After trying it myself, I think that’s only half the story.

Conversation is an excellent interface.

It isn’t a replacement for structured systems.

Claude is fantastic at interpreting messy human language.

It is much less suited to being the ultimate source of truth for customer records.

Those are different jobs.

What I’d Recommend

If you’re a solo founder or a team of two or three people, I’d absolutely encourage experimenting with conversational workflows.

You probably don’t need a complicated CRM for every interaction.

On the other hand, once you have dedicated SDRs, account executives, managers, compliance requirements, or multiple people touching customer records, the equation changes quickly.

The features that feel unnecessary today—audit trails, permissions, validation, standardized fields—become the things that keep your data trustworthy.

My own workflow today is somewhere in the middle.

Claude handles conversations, summaries, drafting, research, and repetitive updates.

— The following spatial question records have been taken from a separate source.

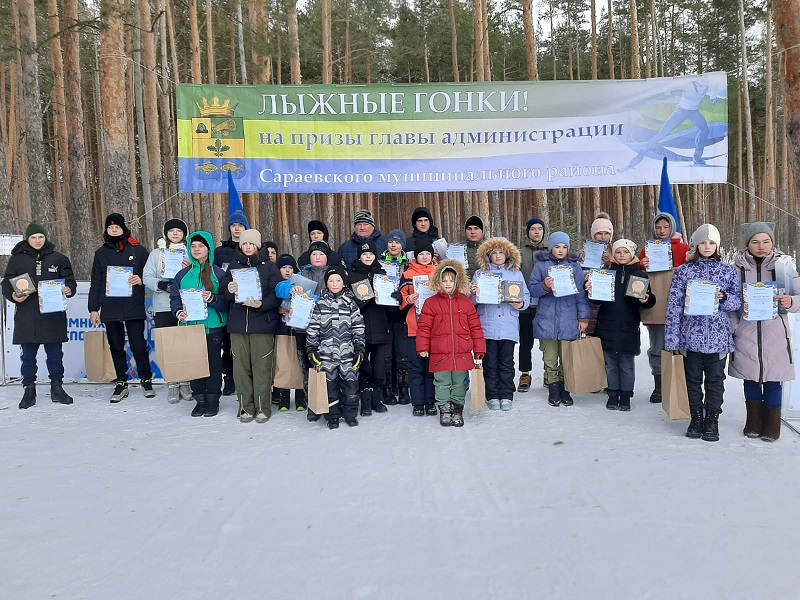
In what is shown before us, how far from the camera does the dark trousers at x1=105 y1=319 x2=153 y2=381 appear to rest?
20.7 feet

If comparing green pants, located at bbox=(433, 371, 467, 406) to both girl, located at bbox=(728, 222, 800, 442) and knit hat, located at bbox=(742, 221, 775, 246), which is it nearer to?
girl, located at bbox=(728, 222, 800, 442)

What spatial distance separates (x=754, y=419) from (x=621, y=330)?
1.37m

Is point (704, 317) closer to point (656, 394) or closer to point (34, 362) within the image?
point (656, 394)

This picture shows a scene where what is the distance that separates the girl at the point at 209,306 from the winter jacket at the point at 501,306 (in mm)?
2659

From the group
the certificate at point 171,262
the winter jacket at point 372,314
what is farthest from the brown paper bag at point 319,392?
the certificate at point 171,262

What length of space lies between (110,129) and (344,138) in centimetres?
396

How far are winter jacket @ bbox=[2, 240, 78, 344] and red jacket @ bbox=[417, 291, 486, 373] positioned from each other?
403 centimetres

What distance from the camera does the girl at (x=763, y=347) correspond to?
448 cm

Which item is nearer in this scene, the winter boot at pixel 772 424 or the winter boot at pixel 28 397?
the winter boot at pixel 772 424

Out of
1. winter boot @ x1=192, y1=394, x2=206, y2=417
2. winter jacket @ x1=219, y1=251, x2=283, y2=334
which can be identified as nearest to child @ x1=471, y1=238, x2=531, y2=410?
winter jacket @ x1=219, y1=251, x2=283, y2=334

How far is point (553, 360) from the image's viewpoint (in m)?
5.99

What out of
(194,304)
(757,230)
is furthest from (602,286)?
(194,304)

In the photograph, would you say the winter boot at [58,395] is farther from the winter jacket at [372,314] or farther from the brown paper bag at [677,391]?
the brown paper bag at [677,391]

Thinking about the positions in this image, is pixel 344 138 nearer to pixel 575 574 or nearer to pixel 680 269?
pixel 680 269
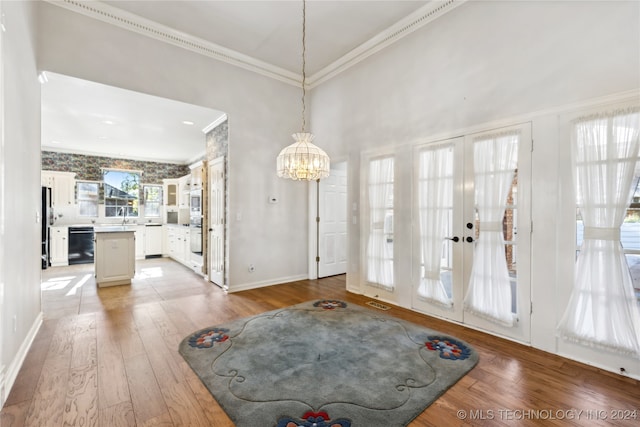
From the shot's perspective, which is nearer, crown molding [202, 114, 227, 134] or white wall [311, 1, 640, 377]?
white wall [311, 1, 640, 377]

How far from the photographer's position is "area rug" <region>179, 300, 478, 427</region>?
1885mm

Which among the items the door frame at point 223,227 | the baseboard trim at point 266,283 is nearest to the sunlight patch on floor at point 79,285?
the door frame at point 223,227

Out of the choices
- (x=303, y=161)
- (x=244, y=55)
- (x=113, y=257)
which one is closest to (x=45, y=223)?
(x=113, y=257)

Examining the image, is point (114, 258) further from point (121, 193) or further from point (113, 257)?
point (121, 193)

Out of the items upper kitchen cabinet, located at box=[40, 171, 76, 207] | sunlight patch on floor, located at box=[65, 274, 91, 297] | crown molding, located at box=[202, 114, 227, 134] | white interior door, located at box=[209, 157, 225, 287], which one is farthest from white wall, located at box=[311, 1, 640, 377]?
upper kitchen cabinet, located at box=[40, 171, 76, 207]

The underlying system remains structured.

I no longer think of Claude as a CRM replacement.

I think of it as the best interface I’ve ever had for working with a CRM.


One final lesson surprised me more than anything else.

The biggest productivity gain wasn’t deleting software.

It was deleting friction.

Every time I removed a small piece of unnecessary manual work—copying notes, updating fields, switching tabs—I stayed focused a little longer on the work that actually creates value.

That’s the part worth keeping, regardless of which CRM or AI tool you eventually choose.